> [TASK DESCRIPTION]
Rewrite the rows below as a numbered list, one line per item, with blank lines dropped. Leave the picture out of your list.

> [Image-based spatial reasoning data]
--

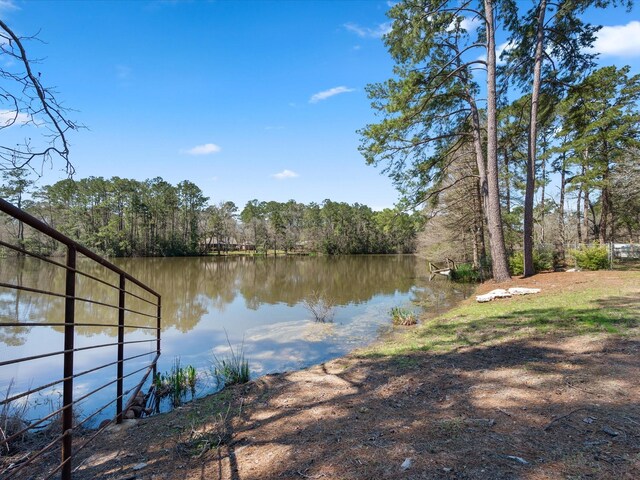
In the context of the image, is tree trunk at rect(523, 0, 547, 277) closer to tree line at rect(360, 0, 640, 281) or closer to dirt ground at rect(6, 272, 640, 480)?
tree line at rect(360, 0, 640, 281)

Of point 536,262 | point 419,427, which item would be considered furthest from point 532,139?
point 419,427

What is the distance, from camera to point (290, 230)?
59.9m

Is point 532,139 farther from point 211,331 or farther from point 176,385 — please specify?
point 176,385

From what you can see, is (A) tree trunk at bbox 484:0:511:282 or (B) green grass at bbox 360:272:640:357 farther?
(A) tree trunk at bbox 484:0:511:282

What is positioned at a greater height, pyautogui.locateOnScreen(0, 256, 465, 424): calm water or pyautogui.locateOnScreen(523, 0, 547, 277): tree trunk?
pyautogui.locateOnScreen(523, 0, 547, 277): tree trunk

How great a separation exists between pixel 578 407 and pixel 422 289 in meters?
13.5

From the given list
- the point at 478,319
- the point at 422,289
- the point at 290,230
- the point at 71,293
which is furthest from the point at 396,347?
the point at 290,230

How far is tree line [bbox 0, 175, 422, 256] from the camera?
128 feet

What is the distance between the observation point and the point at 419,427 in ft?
7.76

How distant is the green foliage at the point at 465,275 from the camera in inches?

--

> [WRITTEN REPLY]
1. In the context of the image, is tree trunk at rect(523, 0, 547, 277) closer to tree line at rect(360, 0, 640, 281) or closer to dirt ground at rect(6, 272, 640, 480)?
2. tree line at rect(360, 0, 640, 281)
3. Of point 536,262 | point 419,427, which item would be considered furthest from point 532,139?
4. point 419,427
5. What is the distance, from camera to point (290, 230)?
6. 59.9m
7. Is point 532,139 farther from point 211,331 or farther from point 176,385 — please specify?
8. point 176,385
9. From what you can see, is (A) tree trunk at bbox 484:0:511:282 or (B) green grass at bbox 360:272:640:357 farther?
10. (A) tree trunk at bbox 484:0:511:282
11. What is positioned at a greater height, pyautogui.locateOnScreen(0, 256, 465, 424): calm water or pyautogui.locateOnScreen(523, 0, 547, 277): tree trunk?
12. pyautogui.locateOnScreen(523, 0, 547, 277): tree trunk
13. How great a separation exists between pixel 578 407 and pixel 422 289 in meters?
14. 13.5
15. From the given list
16. - the point at 478,319
17. - the point at 422,289
18. - the point at 290,230
19. - the point at 71,293
20. which is furthest from the point at 396,347?
21. the point at 290,230
22. How far is tree line [bbox 0, 175, 422, 256] from the camera?
23. 128 feet
24. What is the distance between the observation point and the point at 419,427 in ft?
25. 7.76
26. How distant is the green foliage at the point at 465,275 from the camera in inches?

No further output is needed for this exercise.